Wednesday, September 13, 2006

The Rationalizaton Game

The toughest thing about trying to time the markets is knowing when to buy and when to sell. Oh brother!  Sound too obvious and therefore ridiculous?  The easiest part is when one already has established a position.  At that time, it becomes easy to rationalize one's point of view.  There are charts, indicators, and many financial sites and blogs that have a multitude of opinions to reinforce the rationalization.  But what happens when one wants to change course?

Changing course means that one has to disregard the previous rationalization.  That's not so easy to do.  One could convince oneself that the DOW is going to surge in the coming months and have memorized a laundry list of reasons why.  But something changes.  The sell signal comes.  But how could a sell signal possibly come when there are a laundry list of reasons to support holding on?

That makes it tough to change course.  When the course is changed, one has to create a new list of rationalizations to support that point of view that contradicts the previous list of rationalizations.  On and on this goes.  Then, when one of the signals misfires, the easiest thing to do is to say "Darn, I knew it!" and kick oneself for changing course when the previous line of reasoning and rationalizing was the right course after all! 

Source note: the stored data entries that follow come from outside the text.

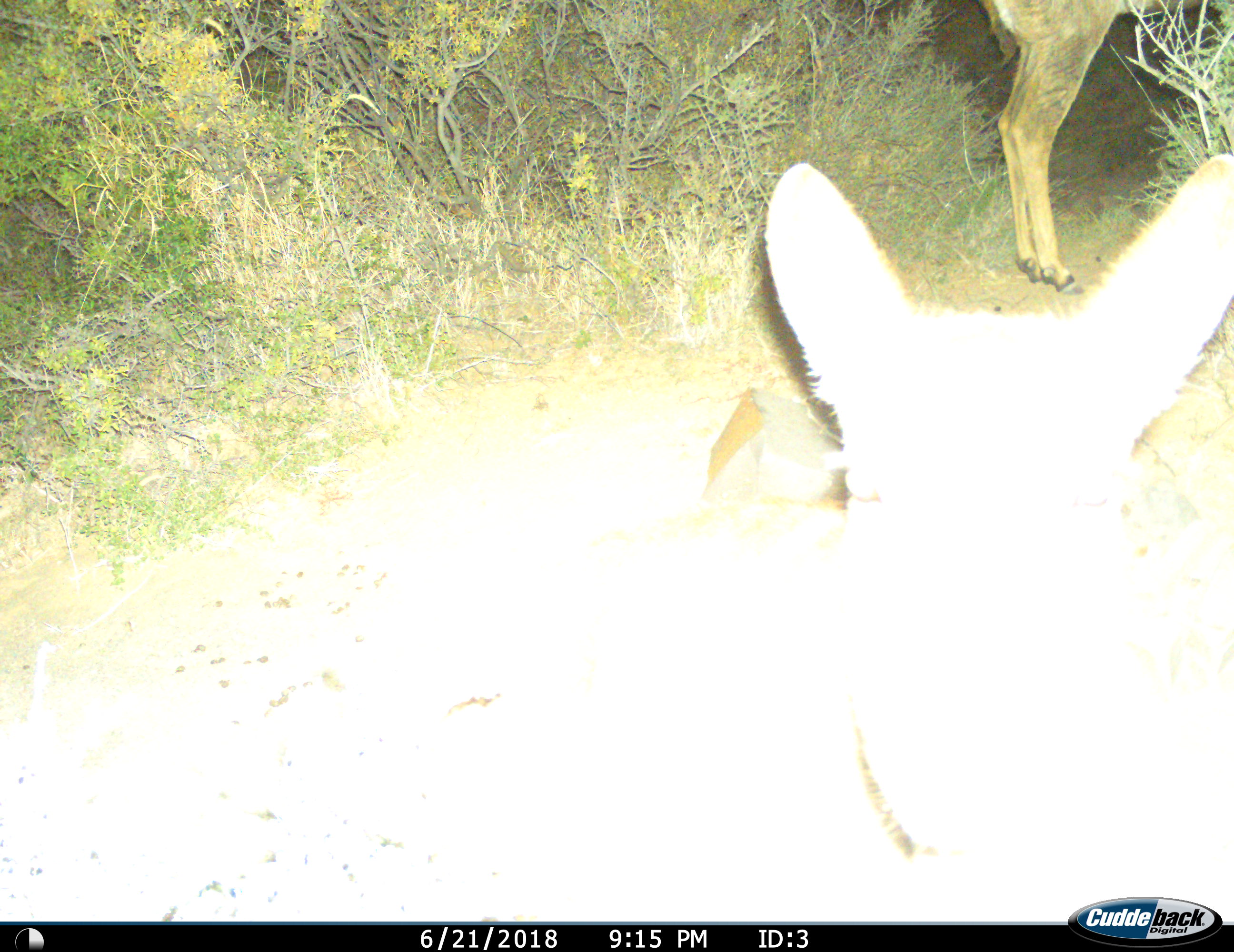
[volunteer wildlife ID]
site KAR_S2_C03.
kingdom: Animalia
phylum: Chordata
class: Mammalia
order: Artiodactyla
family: Bovidae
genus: Redunca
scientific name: Redunca fulvorufula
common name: mountain reedbuck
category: reedbuckmountain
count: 2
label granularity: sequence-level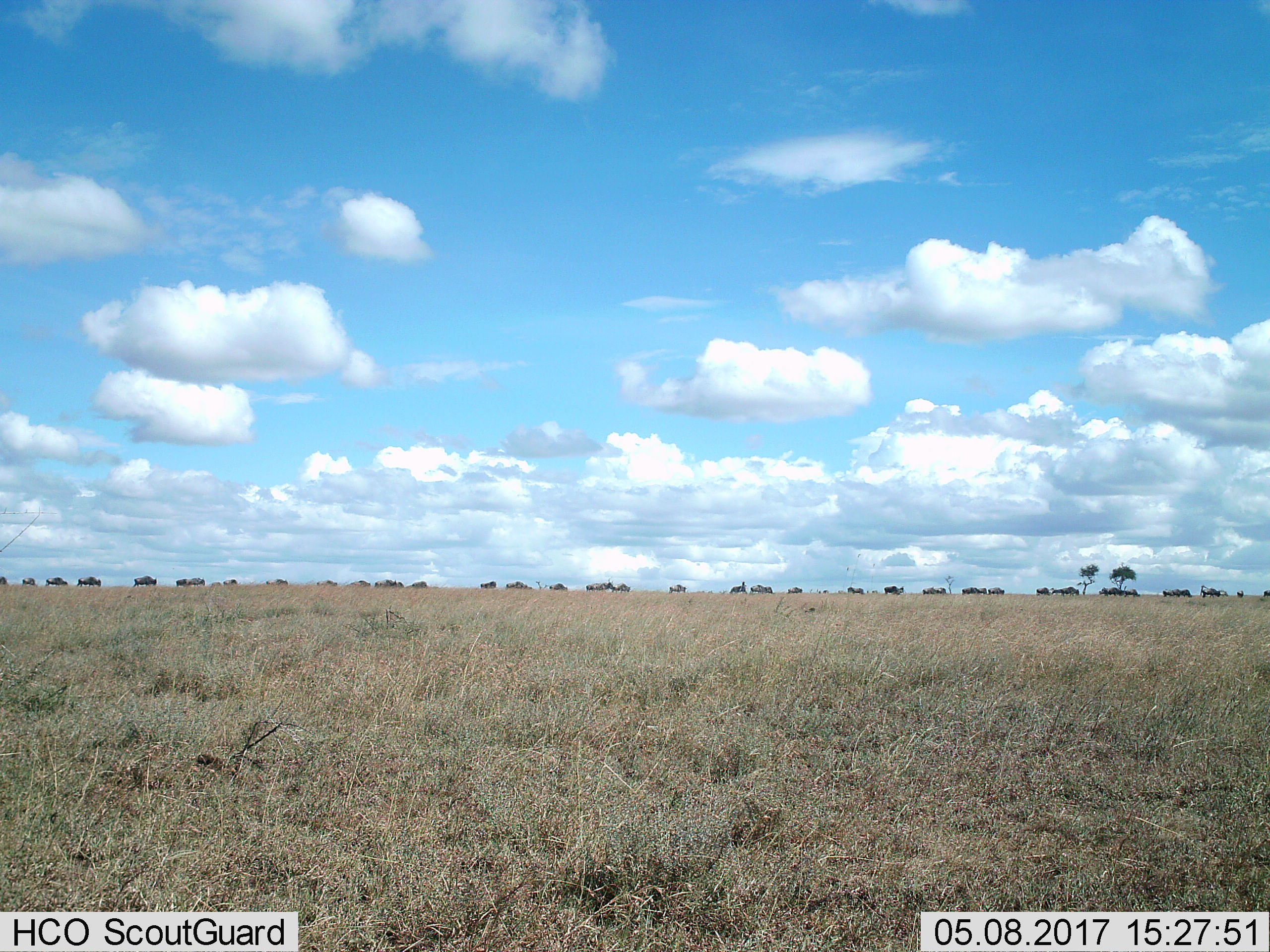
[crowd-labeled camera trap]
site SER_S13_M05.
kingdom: Animalia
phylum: Chordata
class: Mammalia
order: Artiodactyla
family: Bovidae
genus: Connochaetes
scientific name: Connochaetes taurinus taurinus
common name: blue wildebeest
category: wildebeestblue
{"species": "wildebeestblue (blue wildebeest) (Connochaetes taurinus taurinus)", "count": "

After a few iterations of this, it can be very difficult to pull the trigger on a buy or sell signal.  I try to minimize the second-guessing of myself.  I accept that there will be times that I am completely wrong.  I also be patient with my decisions when the market is indecisive and in a range, knowing that this can lead to frustration and emotion after a while of little action.  I also limit my short-term trading calls and lean to intermediate-term calls which require patience.   At least that's the plan.